A reverse takeover was how crypto miner Hive Blockchain Technologies Inc. listed on the TSX Venture Exchange. The Vancouver-based firm, which is backed by Canadian mining maverick Frank Giustra and counts GMP as one of its investment banks, has soared more than 200 percent since it began trading Sept. 18. Hive has a market value of about $824-million, making it the nation's largest blockchain company.
"The reverse takeover structure will prevail for now, until the regulators provide full instruction on where they live on clearing of prospectuses," Mr. Fricker said.
Refocusing Company
GMP is also helping Hut 8 Mining Corp., a Toronto-based bitcoin miner to join the public markets in January through an RTO. Hut 8, named after the facility where Turing worked to break the enigma code and help defeat the Nazis, has an exclusive partnership with Bitfury Group to acquire and operate bitcoin mining data centers in North America.
GMP Capital has refocused its firm to capitalize on the emerging industry. In September it created a dedicated blockchain team, which comprises eight investment bankers -- about a quarter of its current contingent -- and two research analysts. The group is led by Fricker, who became attracted to blockchain through his interest in cryptography and Turing. GMP is hosting a blockchain conference in Toronto Thursday.

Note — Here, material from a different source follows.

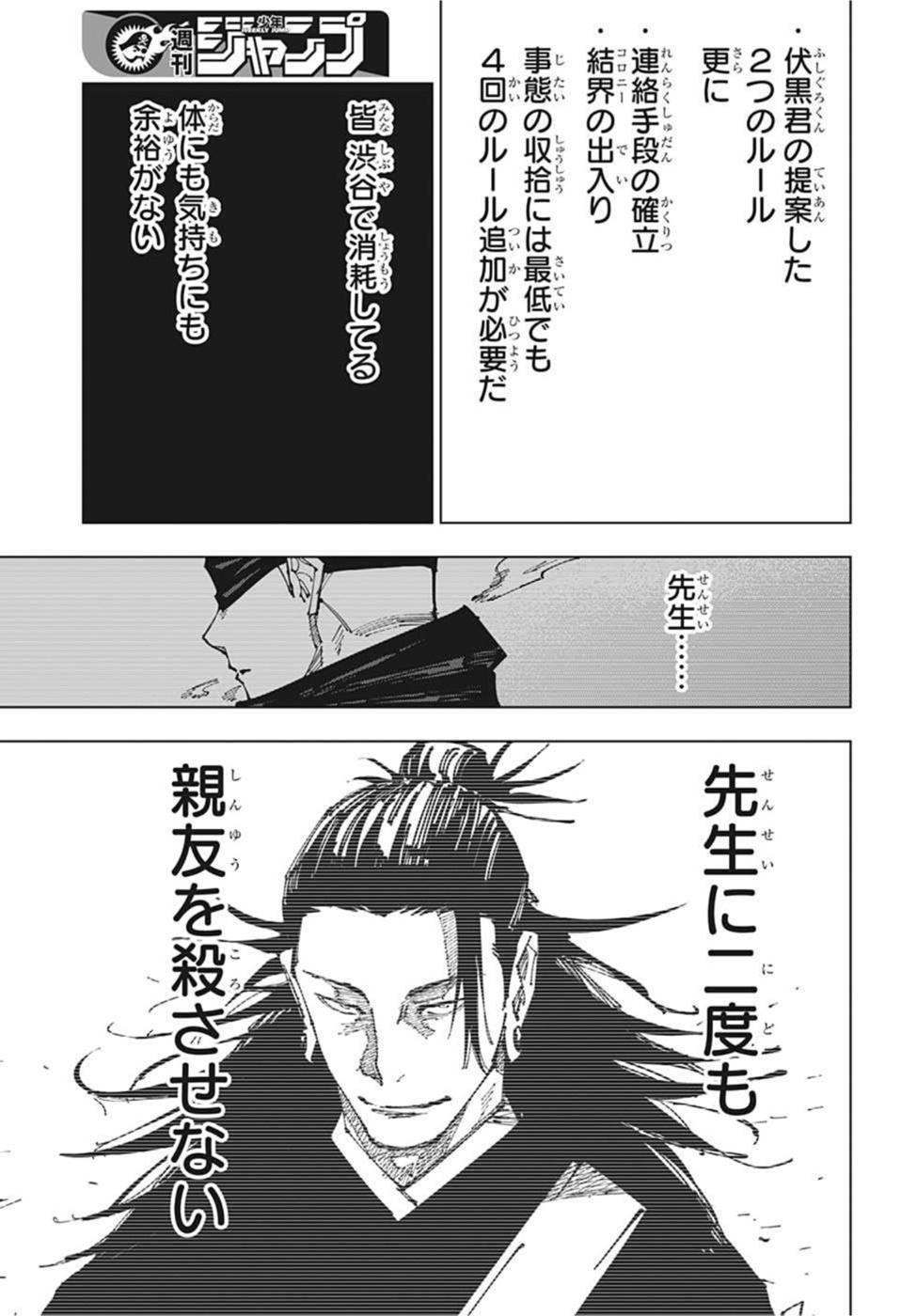 呪術廻戦 Chap 174 - Next Chap 175
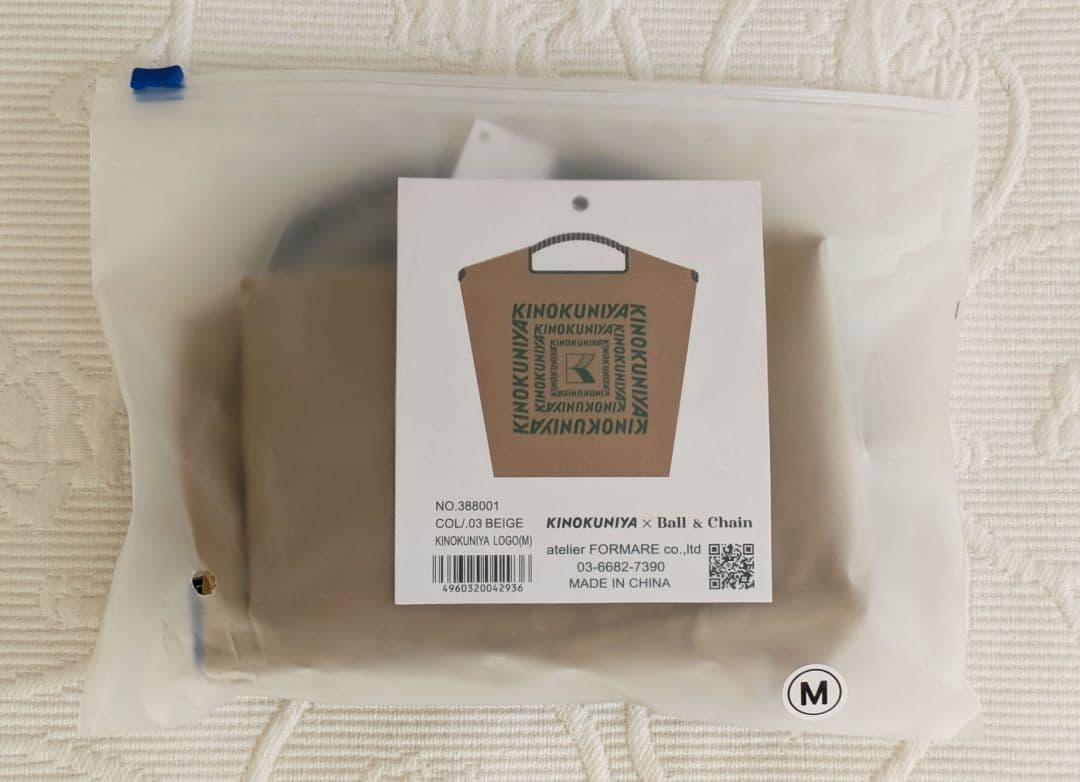 【完売品】Ball&Chain×紀ノ国屋 限定エコバッグM新品未使用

Mr. Fricker said he "easily" sees the industry becoming more than 25 per cent of its investment- banking revenue, though he doesn't see it eclipsing mining and energy. He draws parallels to the medical pot industry, which started in 2014 with its first public listing of a licensed producer, now known as Canopy Growth.
"The junior exchange, typically, and the independent broker dealers have funded the marijuana space and we now have 10 world-class companies in that space," he said. "I think Blockchain will be 10 times the size of the medical marijuana space."